- **Text shown**

- - - -

That query gives you daily revenue with 7-day moving averages, week-over-week growth percentages, and cumulative totals — all segmented by customer type. In Python, you'd need pandas groupby, rolling windows, shift operations, and cumsum. The SQL version runs inside the database, close to the data, with no serialization overhead.

PostgreSQL processes data more efficiently when you keep the work inside the database rather than pulling it into an application layer. CTEs, window functions, and subqueries simplify transformations that would otherwise require multiple passes in application code.

Materialized Views for Pre-Computed Reports

Materialized views are the SQL equivalent of a cached transformation. You define a query, PostgreSQL runs it and stores the result as a physical table. When the underlying data changes, you refresh the view.

CREATE MATERIALIZED VIEW reporting.monthly_summary AS
WITH monthly_orders AS (
    SELECT
        DATE_TRUNC('month', order_date) AS month,
        customer_segment,
        value_tier,
        COUNT(*) AS total_orders,
        SUM(order_total) AS total_revenue,
        COUNT(DISTINCT customer_email) AS unique_customers,
        AVG(order_total) AS avg_order_value
    FROM reporting.orders
    WHERE status_group = 'active'
    GROUP BY 1, 2, 3
),
with_growth AS (
    SELECT
        *,
        LAG(total_revenue) OVER (
            PARTITION BY customer_segment, value_tier
            ORDER BY month
        ) AS prev_month_revenue
    FROM monthly_orders
)

- - - -

- **Direction 1**
According to the PostgreSQL passage, what does PostgreSQL do with the result of the query that defines a materialized view?
- **Direction 2**
Please duplicate the part of the rows that opens with their first line and closes with the line containing "29.9 metres", including both of those lines.
The passage and the rows have no connection to each other.

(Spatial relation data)

- - - -

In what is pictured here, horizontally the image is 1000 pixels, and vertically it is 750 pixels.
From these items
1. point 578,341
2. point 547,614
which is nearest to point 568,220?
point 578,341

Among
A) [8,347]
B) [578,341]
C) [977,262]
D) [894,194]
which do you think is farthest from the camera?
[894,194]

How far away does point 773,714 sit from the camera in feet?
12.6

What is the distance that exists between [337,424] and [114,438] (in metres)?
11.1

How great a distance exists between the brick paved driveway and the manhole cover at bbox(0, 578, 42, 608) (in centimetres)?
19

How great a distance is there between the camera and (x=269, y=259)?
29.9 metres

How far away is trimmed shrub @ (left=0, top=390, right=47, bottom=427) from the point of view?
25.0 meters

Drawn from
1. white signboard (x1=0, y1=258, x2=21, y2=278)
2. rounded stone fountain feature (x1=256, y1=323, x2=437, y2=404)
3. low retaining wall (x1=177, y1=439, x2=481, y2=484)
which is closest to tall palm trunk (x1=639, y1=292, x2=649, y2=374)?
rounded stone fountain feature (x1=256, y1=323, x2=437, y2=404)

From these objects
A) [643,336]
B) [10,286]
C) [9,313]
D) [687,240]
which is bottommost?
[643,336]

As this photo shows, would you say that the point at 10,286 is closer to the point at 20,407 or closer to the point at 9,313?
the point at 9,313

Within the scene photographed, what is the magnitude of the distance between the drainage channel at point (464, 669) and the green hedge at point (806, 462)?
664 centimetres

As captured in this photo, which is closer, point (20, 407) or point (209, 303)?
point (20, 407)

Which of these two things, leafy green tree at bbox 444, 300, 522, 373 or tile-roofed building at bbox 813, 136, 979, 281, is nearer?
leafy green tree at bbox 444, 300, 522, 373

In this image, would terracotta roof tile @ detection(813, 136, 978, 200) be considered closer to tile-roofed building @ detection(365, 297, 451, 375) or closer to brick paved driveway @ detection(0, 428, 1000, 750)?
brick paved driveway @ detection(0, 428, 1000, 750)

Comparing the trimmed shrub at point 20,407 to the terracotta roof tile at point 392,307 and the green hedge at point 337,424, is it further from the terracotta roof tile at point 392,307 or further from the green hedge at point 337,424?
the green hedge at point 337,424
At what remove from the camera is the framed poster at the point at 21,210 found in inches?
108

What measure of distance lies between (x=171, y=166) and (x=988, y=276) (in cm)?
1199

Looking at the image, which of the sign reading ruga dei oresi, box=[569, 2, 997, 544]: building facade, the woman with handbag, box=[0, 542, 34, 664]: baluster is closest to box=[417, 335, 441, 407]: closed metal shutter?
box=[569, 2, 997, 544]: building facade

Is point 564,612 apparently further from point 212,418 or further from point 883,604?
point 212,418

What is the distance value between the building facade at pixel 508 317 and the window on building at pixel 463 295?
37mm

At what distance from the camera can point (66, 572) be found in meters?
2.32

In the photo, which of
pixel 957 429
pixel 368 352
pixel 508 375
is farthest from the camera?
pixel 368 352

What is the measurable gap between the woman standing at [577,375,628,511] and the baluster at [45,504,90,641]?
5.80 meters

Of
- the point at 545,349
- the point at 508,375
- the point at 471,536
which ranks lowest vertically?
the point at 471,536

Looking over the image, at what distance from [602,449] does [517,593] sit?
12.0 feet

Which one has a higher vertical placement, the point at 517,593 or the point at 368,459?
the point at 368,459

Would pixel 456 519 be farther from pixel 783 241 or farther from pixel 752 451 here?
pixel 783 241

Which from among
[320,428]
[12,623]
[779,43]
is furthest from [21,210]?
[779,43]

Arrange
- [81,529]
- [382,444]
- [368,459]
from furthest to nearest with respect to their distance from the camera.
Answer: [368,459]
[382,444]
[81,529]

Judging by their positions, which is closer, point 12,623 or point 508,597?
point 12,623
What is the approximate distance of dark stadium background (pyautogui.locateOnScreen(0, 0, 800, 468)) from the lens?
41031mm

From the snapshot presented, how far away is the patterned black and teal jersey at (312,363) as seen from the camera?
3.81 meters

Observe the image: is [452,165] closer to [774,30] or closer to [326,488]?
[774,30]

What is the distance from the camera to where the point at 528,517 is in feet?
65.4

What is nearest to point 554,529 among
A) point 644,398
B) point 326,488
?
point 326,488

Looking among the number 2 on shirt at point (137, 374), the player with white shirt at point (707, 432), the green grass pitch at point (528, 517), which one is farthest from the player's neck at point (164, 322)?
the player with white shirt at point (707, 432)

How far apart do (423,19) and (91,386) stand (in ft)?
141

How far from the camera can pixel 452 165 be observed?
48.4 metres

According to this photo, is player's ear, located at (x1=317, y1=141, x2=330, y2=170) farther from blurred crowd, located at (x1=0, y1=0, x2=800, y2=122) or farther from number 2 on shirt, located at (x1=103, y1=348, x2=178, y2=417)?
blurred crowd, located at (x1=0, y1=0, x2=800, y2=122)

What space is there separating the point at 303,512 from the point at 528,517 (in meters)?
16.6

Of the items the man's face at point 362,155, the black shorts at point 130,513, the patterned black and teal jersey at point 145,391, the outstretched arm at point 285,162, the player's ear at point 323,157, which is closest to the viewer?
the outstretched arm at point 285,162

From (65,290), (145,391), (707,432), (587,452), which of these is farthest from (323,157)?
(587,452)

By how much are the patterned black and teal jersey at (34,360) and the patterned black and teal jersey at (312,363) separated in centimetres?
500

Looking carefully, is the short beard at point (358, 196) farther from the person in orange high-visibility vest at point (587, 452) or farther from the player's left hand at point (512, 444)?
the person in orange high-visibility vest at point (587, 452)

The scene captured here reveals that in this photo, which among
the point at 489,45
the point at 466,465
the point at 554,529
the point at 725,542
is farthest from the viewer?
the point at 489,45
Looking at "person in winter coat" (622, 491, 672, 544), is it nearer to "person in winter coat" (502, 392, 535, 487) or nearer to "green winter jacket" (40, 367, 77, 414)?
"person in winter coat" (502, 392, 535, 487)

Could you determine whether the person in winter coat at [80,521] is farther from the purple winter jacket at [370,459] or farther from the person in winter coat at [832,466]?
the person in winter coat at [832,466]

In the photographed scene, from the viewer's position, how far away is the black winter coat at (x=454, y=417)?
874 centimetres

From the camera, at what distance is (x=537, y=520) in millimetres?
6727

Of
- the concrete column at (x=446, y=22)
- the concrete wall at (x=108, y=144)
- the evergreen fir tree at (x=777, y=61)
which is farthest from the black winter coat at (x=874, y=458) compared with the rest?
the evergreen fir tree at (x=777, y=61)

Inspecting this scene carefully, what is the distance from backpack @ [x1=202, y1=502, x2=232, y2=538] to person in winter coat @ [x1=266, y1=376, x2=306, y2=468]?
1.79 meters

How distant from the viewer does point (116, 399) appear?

- - - -

- **Expected answer 1**
It stores the result as a physical table.

- **Expected answer 2**
In what is pictured here, horizontally the image is 1000 pixels, and vertically it is 750 pixels.
From these items
1. point 578,341
2. point 547,614
which is nearest to point 568,220?
point 578,341

Among
A) [8,347]
B) [578,341]
C) [977,262]
D) [894,194]
which do you think is farthest from the camera?
[894,194]

How far away does point 773,714 sit from the camera in feet?
12.6

What is the distance that exists between [337,424] and [114,438] (in metres)?
11.1

How great a distance exists between the brick paved driveway and the manhole cover at bbox(0, 578, 42, 608) (in centimetres)?
19

How great a distance is there between the camera and (x=269, y=259)?
29.9 metres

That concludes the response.